Et puis il y a, oh combien nombreux, ceux qui sont en marge de tout cela ! Cette foule qui prend d’assaut la maison où Jésus a trouvé refuge. Mais ils sont « dehors » avec Marie. Je crois que cette petite phrase  est importante. Marie accompagnée des « frères et sœurs » de Jésus. Qui sont-ils ? Peut-être tous ceux qui sont en marge de l’Eglise, aux frontières de l’Eglise comme dirait notre Pape, en dehors de nos croyances, en dehors de nos convictions. Mais ils sont là, car Jésus est venu pour tout le monde, et on l’oublie trop souvent, recroquevillés que nous sommes dans nos petits cercles isolés du monde qui les entoure . Et ils sont là avec Marie…qui a choisi d’être avec eux. Tout comme Marie a choisi d’être mêlée aux invités des noces de Cana. Ils sont en dehors de nos croyances, en dehors de nos convictions…mais ils n’en sont pas moins nos frères. Et Marie a choisi d’être avec eux. Et, ce qui est important, ils écoutent ; ils sont à l’écoute.

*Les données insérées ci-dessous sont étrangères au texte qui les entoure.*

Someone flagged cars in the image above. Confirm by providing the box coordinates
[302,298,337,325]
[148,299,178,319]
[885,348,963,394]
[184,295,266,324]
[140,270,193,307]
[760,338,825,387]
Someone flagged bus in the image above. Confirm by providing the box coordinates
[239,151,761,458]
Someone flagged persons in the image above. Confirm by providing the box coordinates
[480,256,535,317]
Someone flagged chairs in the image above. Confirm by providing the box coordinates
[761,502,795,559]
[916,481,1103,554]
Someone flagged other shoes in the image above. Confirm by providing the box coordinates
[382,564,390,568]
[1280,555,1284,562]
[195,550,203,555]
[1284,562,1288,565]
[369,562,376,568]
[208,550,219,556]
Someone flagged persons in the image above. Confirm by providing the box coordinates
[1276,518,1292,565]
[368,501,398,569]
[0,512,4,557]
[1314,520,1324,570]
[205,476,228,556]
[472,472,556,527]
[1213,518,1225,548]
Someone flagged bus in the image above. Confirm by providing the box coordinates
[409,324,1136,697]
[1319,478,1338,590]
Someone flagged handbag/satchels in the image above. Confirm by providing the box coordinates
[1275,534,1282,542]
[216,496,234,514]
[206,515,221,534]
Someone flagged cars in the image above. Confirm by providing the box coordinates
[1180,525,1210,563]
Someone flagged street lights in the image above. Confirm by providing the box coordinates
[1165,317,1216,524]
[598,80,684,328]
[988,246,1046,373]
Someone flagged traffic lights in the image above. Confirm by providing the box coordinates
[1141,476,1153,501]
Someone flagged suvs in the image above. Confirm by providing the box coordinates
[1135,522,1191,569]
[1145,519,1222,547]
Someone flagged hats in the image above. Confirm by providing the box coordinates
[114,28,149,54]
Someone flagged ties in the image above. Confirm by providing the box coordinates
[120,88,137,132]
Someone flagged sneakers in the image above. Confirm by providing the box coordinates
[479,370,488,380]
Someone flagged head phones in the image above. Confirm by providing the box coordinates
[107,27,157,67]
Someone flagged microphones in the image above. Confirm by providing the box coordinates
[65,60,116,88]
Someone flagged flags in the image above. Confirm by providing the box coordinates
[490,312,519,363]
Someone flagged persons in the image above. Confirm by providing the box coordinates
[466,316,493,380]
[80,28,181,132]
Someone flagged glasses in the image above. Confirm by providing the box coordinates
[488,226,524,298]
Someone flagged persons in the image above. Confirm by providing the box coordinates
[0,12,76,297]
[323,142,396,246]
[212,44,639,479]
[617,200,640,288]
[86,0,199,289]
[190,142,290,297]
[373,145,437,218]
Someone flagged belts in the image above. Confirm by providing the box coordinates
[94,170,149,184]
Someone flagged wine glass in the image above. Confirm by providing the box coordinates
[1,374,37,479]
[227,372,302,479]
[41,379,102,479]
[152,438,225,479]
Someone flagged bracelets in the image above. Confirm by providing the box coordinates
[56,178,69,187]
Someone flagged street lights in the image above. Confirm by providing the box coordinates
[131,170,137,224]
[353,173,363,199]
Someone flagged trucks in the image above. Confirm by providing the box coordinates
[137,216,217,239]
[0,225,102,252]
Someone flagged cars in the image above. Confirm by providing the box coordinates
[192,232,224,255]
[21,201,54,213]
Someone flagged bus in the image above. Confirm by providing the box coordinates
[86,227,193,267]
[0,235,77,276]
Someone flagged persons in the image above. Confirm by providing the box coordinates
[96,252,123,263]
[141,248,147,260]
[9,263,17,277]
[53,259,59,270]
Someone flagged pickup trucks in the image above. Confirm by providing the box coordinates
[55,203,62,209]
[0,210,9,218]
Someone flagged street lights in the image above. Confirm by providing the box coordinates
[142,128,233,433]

Ils ne sont pas comme ces scribes qui critiquent Jésus. Non. Ils sont probablement touchés par l’Esprit Saint, Celui qui unit toute chose et qui unit tous les hommes et leur donne d’être frères, sœur et mère. Et ce très beau mot de Jésus qui clôt le débat « si quelqu’un fait la volonté de Dieu, celui la est mon frère, ma sœur, mère ». Faire la volonté de Dieu nous libère de toutes contraintes et contingences terrestres, car elle nous amène à aimer Dieu et notre prochain.